In dem Fall vermute ich eher, dass die verbauten Materialien (z.B. Alu-Front beim CDX-397) für den Preisunterschied ausschlaggebend sind. Ein Indiz dafür ist auch das Gewicht. 

Allerdings ist es des Öfteren auch so, dass reine CD-Player klanglich besser dastehen als DVD-Player der gleichen Preisklasse. Dafür würden auch folgende Tests sprechen

http://www.testberichte.de/test/produkt_tests_yamaha_hifi_cdx_397_mk_ii_p114580.html

http://www.testberichte.de/test/produkt_tests_yamaha_hifi_dvd_s661_p105071.html

bye, Thomas


----------



## AurionKratos (26. August 2008)

*AW: [Yamaha] CD Player teurer als DVD Player... Qualitätsunterschied?*

Ich habe den DVD-Player und benutze den u.A. auch für CDs. Der Klang (wie auch alles andere) ist sehr gut


----------



## Ketchup33 (26. August 2008)

*AW: [Yamaha] CD Player teurer als DVD Player... Qualitätsunterschied?*



			
				AurionKratos am 26.08.2008 17:45 schrieb:
			
		

> Ich habe den DVD-Player und benutze den u.A. auch für CDs. Der Klang (wie auch alles andere) ist sehr gut



... im Vergleich wozu? 

Das Ergebnis der Tester von der Stereoplay (siehe Link) ist damit wohl hinfällig.

bye, Thomas


----------



## Succer (26. August 2008)

*AW: [Yamaha] CD Player teurer als DVD Player... Qualitätsunterschied?*

Ist die Frage was genau mit "etwas Flau" gemeint ist, und wie stark sich dieses "etwas" bemerkbar macht...

Ein weiterer Pluspunkt für den DVD Player ist der USB Port!


----------



## Ketchup33 (26. August 2008)

*AW: [Yamaha] CD Player teurer als DVD Player... Qualitätsunterschied?*



			
				Succer am 26.08.2008 18:15 schrieb:
			
		

> Ist die Frage was genau mit "etwas Flau" gemeint ist, ....
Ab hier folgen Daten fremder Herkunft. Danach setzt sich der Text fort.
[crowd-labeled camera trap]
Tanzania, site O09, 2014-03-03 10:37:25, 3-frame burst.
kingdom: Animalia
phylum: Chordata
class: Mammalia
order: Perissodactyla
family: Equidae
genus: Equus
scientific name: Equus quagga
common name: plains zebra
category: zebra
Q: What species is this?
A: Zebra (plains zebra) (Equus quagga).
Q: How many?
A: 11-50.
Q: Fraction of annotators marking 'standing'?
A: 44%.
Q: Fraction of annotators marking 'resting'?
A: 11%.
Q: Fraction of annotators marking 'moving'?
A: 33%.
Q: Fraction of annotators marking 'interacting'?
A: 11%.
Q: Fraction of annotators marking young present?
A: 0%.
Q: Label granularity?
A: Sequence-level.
Ich würde "flau" mit "unspektakulär", "wenig dynamisch", "weniger klangfarbenstark" oder "kühl" übersetzen. Jetzt so aus dem Stehgreif.  



			
				Succer am 26.08.2008 18:15 schrieb:
			
		

> .... und wie stark sich dieses "etwas" bemerkbar macht...
> 
> Ein weiterer Pluspunkt für den DVD Player ist der USB Port!



In der Praxis merkt der "Normal-User" den Unterschied zu einem sehr gut/exzellent klingenden CD-Player nicht so stark. Kommt ja auch ganz drauf an, was letztlich sonst noch so in der HiFi-Kette mitspielt. Je höher die Qualität der anderen Geräte, desto deutlicher auch der Unterschied.

bye, Thomas


----------



## Succer (26. August 2008)

*AW: [Yamaha] CD Player teurer als DVD Player... Qualitätsunterschied?*

Hab den RX-V361 Verstärker (auch von Yamaha, deswegen würde ich auch gerne nen Player von denen haben), also "Mittelklasse" würde ich mal sagen, die Boxen sind eig. auch nicht sonderlich spektakulär würde ich sagen....


----------



## Herbboy (26. August 2008)

*AW: [Yamaha] CD Player teurer als DVD Player... Qualitätsunterschied?*

es kann schon sein, dass der klang besser ist. da sind dann andere wandler im spiel, und auch das laufwerk selbst ist evtl. ein reines CD-audio-laufwerk und kein CD-ROM, oder auch sehr gute audio-CD-fehlerkorrektur, und auch kann es sein, dass beim DVD-player für DVD eine gute leseeinheit verwendet wird und für CDs eine schlechte, weil das nur ne "zugabe" ist. der CD-player hat dafür halt ne gute CD-leseeinheit.  usw. - auch "früher" gab es CD-player von 60 bis 800DM selbst von den "consumermarkt"-herstellern, von edel-farbiken noch viel teurere.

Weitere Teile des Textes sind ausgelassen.